Material provided
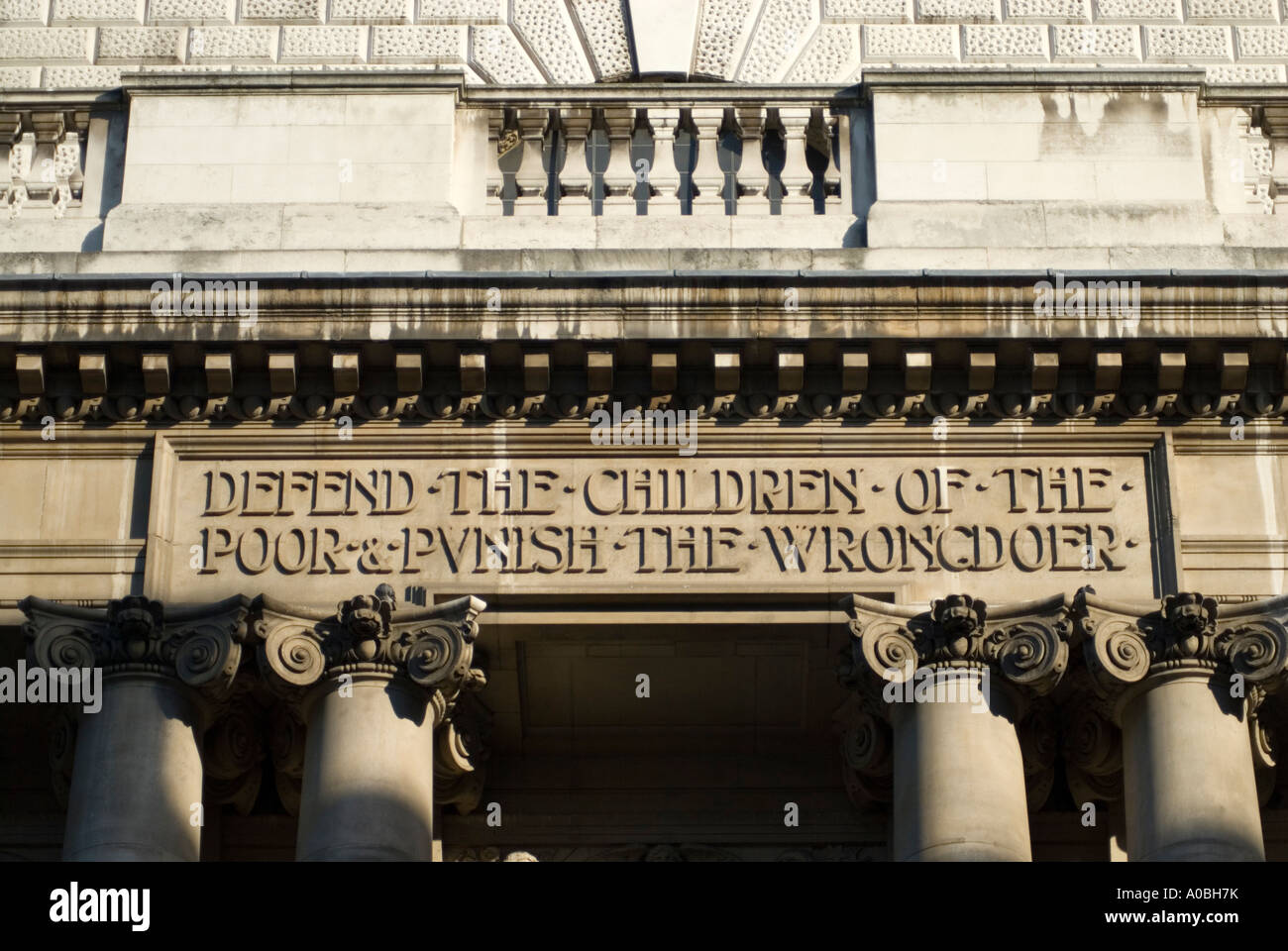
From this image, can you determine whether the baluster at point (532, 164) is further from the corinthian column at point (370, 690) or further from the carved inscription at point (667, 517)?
the corinthian column at point (370, 690)

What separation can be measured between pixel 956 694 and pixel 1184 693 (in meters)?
1.76

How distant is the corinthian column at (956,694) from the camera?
22969 millimetres

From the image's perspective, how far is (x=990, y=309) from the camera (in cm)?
2419

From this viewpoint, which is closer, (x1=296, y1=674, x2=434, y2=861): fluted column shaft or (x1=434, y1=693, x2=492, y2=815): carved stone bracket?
(x1=296, y1=674, x2=434, y2=861): fluted column shaft

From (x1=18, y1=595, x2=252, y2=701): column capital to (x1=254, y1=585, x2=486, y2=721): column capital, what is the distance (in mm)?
283

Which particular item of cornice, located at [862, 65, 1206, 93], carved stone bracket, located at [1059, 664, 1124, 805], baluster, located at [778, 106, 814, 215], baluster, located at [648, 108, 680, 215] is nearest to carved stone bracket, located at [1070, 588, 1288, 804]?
carved stone bracket, located at [1059, 664, 1124, 805]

Exercise task
Rewrite every entry above with "baluster" swapped for "railing post" and nothing else changed. Omit the pictures.

Worked solution
From this image, can you determine whether the railing post at point (532, 164) is further from the corinthian column at point (370, 690) or further from the carved inscription at point (667, 517)?
the corinthian column at point (370, 690)

What separation can be measured between pixel 956 694 and pixel 1184 693 (in meters)?
1.76

How distant is the corinthian column at (956,694) from the camera?
22969 millimetres

From the image's perspective, how far is (x=990, y=309) from the camera (in cm)?
2419

From this viewpoint, which is closer, (x1=296, y1=674, x2=434, y2=861): fluted column shaft or (x1=434, y1=693, x2=492, y2=815): carved stone bracket?
(x1=296, y1=674, x2=434, y2=861): fluted column shaft

From (x1=18, y1=595, x2=252, y2=701): column capital to (x1=254, y1=585, x2=486, y2=721): column capital, what is the distance (in mm)?
283

Which particular item of cornice, located at [862, 65, 1206, 93], carved stone bracket, located at [1059, 664, 1124, 805], railing post, located at [778, 106, 814, 215], railing post, located at [648, 108, 680, 215] is nearest to carved stone bracket, located at [1070, 588, 1288, 804]?
carved stone bracket, located at [1059, 664, 1124, 805]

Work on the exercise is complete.